While home prices have been on the rise now for a few years (increasing year-over-year by 6.3 percent in 2015, according to CoreLogic), when other factors are considered, such as income levels and interest rates, houses are becoming more affordable in many markets.
According to First American Financial Services’ Real House Price Index (RHPI) for July 2016 released Monday, real house prices declined in 37 out of 43 markets tracked by First American.
“[R]ising household incomes and low mortgage rates continue to foster meaningful growth in consumer house-buying power across of the majority of major metropolitan markets in July, which were sufficient to more than offset unadjusted price appreciation,” said First American chief economist Mark Fleming. “Market price levels cannot be considered in isolation. The real price level must consider how income levels and interest rates influence the amount one can borrow.”
The RHPI declined over-the-month by 2.1 percent and over-the-year by 4.8 percent in July even though unadjusted, house prices are expected to appreciate by 5 percent over-the-year during the month.
“After adjusting for increased consumer house-buying power, real house prices are significantly lower than they were prior to the housing boom,” Fleming said. “Real house prices are 39.7 percent below their housing-boom peak in July 2006 and 21.5 percent below the level of prices in January 2000. Unadjusted, the national price level is 2.3 percent away from the housing-boom peak in 2007.”
While widely reported ongoing inventory issues have been problematic, the gains in affordability are helping the market reach its potential for home sales, according to First American.
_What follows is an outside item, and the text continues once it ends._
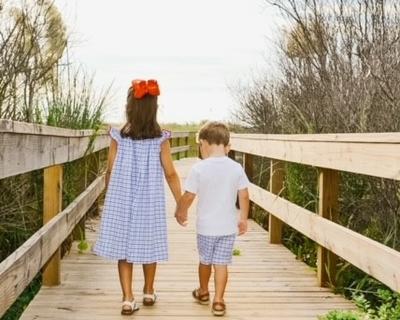 Lauren Dungan kids  at beach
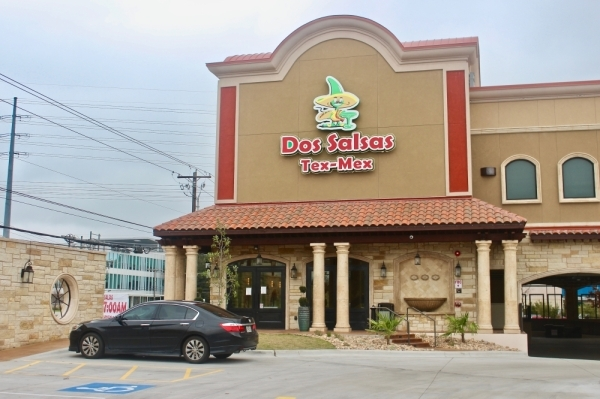 Dos Salsas is now open on Burnet Road. (Amy Denney/Community Impact Newspaper)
Income gains are also assisting affordability in markets that seem expensive when considering nominal house prices.
“Again this month, increases in estimated median household incomes in both Washington D.C. and San Francisco, markets conventionally considered unaffordable, were enough to offset unadjusted price gains and bring meaningful affordability improvements in real terms to both markets,” Fleming said.
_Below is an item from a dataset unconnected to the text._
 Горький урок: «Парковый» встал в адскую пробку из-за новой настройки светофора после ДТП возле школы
Homebuyers are also expected to benefit from the Fed’s recent decision to hold the federal funds target rate at its current level of one quarter to one half percent. Since the Fed’s historic liftoff last December which raised the rate to that level, mortgage rates have plummeted down near record lows.
“International economic instability and lower than target core inflation gave the FOMC pause this week as they decided to hold the federal funds rate steady in their September meeting,” Fleming said. “The continued low rates will only be a positive to U.S. home buyers. Low rates combined with meaningful gains in wages brings greater buying power and housing affordability.”